**Brief:** Restate the records so that not a single word differs.

**Supplied material:**
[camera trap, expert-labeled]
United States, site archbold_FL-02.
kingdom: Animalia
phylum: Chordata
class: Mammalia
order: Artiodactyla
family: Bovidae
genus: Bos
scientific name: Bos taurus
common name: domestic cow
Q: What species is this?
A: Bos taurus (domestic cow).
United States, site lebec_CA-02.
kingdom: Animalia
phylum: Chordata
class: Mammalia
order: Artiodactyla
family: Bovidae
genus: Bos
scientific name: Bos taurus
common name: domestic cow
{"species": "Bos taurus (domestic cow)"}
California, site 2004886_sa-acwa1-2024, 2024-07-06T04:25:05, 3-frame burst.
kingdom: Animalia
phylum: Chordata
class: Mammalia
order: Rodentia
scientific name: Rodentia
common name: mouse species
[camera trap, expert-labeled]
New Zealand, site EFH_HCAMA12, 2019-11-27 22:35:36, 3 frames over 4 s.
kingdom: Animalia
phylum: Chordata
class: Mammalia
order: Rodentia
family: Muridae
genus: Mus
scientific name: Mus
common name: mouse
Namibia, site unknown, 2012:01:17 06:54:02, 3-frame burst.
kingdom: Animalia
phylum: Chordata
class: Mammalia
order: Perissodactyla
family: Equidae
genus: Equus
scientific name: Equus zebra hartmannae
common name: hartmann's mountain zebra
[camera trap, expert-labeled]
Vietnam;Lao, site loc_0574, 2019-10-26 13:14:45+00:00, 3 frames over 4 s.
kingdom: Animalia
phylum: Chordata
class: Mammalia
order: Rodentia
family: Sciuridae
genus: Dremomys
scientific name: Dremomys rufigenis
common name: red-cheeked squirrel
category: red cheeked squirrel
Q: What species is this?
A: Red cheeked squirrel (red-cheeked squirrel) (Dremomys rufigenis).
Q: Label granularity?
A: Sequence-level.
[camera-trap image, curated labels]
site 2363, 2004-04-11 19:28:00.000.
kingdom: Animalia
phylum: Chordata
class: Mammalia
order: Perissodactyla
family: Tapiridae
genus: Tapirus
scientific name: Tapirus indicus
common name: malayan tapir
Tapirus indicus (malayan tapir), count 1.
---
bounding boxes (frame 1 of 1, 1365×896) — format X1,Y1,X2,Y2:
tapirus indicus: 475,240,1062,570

**Response area:**
[camera trap, expert-labeled]
United States, site archbold_FL-02.
kingdom: Animalia
phylum: Chordata
class: Mammalia
order: Artiodactyla
family: Bovidae
genus: Bos
scientific name: Bos taurus
common name: domestic cow
Q: What species is this?
A: Bos taurus (domestic cow).
United States, site lebec_CA-02.
kingdom: Animalia
phylum: Chordata
class: Mammalia
order: Artiodactyla
family: Bovidae
genus: Bos
scientific name: Bos taurus
common name: domestic cow
{"species": "Bos taurus (domestic cow)"}
California, site 2004886_sa-acwa1-2024, 2024-07-06T04:25:05, 3-frame burst.
kingdom: Animalia
phylum: Chordata
class: Mammalia
order: Rodentia
scientific name: Rodentia
common name: mouse species
[camera trap, expert-labeled]
New Zealand, site EFH_HCAMA12, 2019-11-27 22:35:36, 3 frames over 4 s.
kingdom: Animalia
phylum: Chordata
class: Mammalia
order: Rodentia
family: Muridae
genus: Mus
scientific name: Mus
common name: mouse
Namibia, site unknown, 2012:01:17 06:54:02, 3-frame burst.
kingdom: Animalia
phylum: Chordata
class: Mammalia
order: Perissodactyla
family: Equidae
genus: Equus
scientific name: Equus zebra hartmannae
common name: hartmann's mountain zebra
[camera trap, expert-labeled]
Vietnam;Lao, site loc_0574, 2019-10-26 13:14:45+00:00, 3 frames over 4 s.
kingdom: Animalia
phylum: Chordata
class: Mammalia
order: Rodentia
family: Sciuridae
genus: Dremomys
scientific name: Dremomys rufigenis
common name: red-cheeked squirrel
category: red cheeked squirrel
Q: What species is this?
A: Red cheeked squirrel (red-cheeked squirrel) (Dremomys rufigenis).
Q: Label granularity?
A: Sequence-level.
[camera-trap image, curated labels]
site 2363, 2004-04-11 19:28:00.000.
kingdom: Animalia
phylum: Chordata
class: Mammalia
order: Perissodactyla
family: Tapiridae
genus: Tapirus
scientific name: Tapirus indicus
common name: malayan tapir
Tapirus indicus (malayan tapir), count 1.
---
bounding boxes (frame 1 of 1, 1365×896) — format X1,Y1,X2,Y2:
tapirus indicus: 475,240,1062,570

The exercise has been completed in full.